All that happened was I was fourteen years old. Somebody put a full can of hairspray in the trash by mistake. It was Shane’s job to burn the trash. He was fifteen. He was dumping the kitchen trash into the burning barrel while the bathroom trash was on fire, and the hairspray exploded. It was an accident.
Silence.
Now what I wanted my folks to talk about was me. I’d tell them how Evie and me were shooting a new infomercial. My modeling career was taking off. I wanted to tell them about my new boyfriend, Manus, but no. Whether he’s good or bad, alive or dead, Shane still gets all the attention. All I ever get is angry.

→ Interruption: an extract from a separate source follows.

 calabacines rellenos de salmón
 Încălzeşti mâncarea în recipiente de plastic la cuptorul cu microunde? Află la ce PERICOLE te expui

“Listen,” I say. This just blurts out. “Me,” I say, “I’m the last child you people have left alive so you’d better start paying me some attention.”
Silence.
“Felching,” I lower my voice. I’m calm now. “Felching is when a man fucks you up the butt without a rubber. He shoots his load, and then plants his mouth on your anus and sucks out his own warm sperm, plus whatever lubricant and feces are present. That’s felching. It may or may not,” I add, “include kissing you to pass the sperm and fecal matter into your mouth.”
Silence.
Give me control. Give me calm. Give me restraint.
Flash.
The yams are just the way I like them, sugary sweet but crunchy on top. The stuffing is a little dry. I pass my mother the butter.
My father clears his throat. “Bump,” he says, “I think ‘fletching’ is the word your mother meant.” He says, “It means to slice the turkey into very thin strips.”
Silence.
I say, oh. I say, sorry.
We eat.
CHAPTER EIGHT
Don’t look for me to ever tell my folks about the accident. You know, a whole long-distance telephone crying jag about the bullet and the emergency room. That’s not anywhere we’re going. I told my folks, as soon as I could write them a letter that I was going on a catalogue shoot in Cancún, Mexico, for Espre.